**Records taken from a dataset:**
=======
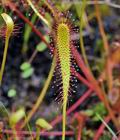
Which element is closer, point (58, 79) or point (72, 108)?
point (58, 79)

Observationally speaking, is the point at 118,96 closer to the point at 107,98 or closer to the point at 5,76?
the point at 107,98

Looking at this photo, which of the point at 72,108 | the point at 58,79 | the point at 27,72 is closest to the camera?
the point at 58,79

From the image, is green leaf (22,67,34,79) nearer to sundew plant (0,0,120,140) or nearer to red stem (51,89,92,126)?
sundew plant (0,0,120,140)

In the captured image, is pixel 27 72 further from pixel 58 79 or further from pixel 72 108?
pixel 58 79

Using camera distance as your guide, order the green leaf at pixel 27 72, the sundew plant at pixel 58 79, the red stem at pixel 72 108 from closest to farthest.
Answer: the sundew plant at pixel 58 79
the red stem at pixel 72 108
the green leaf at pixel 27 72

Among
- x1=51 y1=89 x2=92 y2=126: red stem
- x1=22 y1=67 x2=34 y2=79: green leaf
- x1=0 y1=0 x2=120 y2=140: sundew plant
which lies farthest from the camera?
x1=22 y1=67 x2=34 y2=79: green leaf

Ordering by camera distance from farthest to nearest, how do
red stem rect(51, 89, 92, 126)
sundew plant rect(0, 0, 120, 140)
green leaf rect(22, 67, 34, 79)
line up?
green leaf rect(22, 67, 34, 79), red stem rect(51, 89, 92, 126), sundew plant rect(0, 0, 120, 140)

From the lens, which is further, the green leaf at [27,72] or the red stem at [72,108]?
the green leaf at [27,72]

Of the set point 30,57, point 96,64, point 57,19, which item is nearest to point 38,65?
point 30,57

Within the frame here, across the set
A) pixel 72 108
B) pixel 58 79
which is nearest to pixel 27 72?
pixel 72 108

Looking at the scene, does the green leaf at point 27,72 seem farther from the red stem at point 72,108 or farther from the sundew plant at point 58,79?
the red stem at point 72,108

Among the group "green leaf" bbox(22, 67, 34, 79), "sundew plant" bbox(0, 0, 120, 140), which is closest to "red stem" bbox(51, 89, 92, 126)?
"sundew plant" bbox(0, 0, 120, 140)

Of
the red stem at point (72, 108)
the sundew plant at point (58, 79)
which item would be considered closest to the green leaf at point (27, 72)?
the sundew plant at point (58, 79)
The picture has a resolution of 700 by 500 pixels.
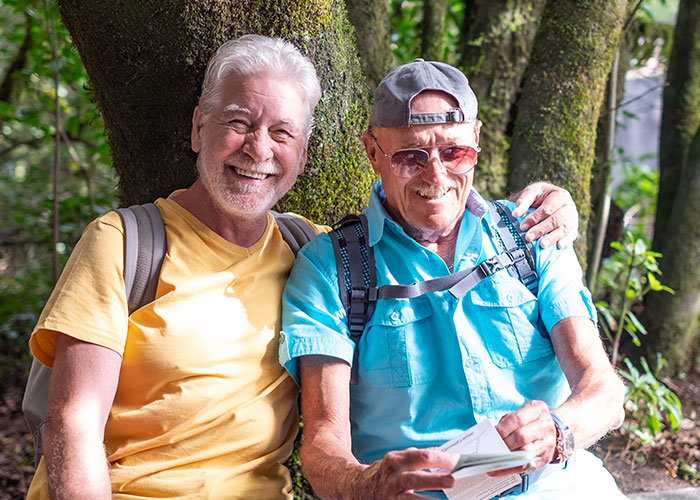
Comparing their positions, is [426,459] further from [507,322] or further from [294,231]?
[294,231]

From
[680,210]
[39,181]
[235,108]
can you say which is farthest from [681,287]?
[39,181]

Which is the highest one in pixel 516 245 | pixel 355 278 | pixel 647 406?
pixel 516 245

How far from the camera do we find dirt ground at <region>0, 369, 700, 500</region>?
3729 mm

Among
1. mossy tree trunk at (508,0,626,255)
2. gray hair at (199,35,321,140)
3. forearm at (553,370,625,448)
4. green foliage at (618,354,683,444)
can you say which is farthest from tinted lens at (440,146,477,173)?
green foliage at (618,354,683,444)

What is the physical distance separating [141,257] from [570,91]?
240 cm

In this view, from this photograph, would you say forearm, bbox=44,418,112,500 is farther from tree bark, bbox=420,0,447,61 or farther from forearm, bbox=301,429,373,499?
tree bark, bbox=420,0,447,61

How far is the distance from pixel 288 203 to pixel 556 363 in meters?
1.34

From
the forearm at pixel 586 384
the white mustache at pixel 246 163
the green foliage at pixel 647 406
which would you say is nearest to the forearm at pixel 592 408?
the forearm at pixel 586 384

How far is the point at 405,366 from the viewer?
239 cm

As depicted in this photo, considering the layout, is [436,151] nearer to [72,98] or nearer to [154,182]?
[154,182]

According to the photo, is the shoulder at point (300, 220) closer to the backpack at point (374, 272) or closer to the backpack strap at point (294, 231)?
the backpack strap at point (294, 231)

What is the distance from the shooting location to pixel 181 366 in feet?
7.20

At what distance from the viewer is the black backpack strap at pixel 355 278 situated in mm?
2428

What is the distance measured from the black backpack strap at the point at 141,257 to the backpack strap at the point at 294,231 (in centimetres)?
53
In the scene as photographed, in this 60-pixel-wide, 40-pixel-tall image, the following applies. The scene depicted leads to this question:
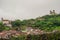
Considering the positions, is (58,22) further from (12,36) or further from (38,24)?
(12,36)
=======
**Exercise:** Locate every line in the records above that contains the word "bark" and copy each of those lines in full.

**Finished task:**
In this view, from this photograph, would you say forearm, bbox=44,418,112,500 is farther from tree bark, bbox=420,0,447,61 or farther from forearm, bbox=301,429,373,499?
tree bark, bbox=420,0,447,61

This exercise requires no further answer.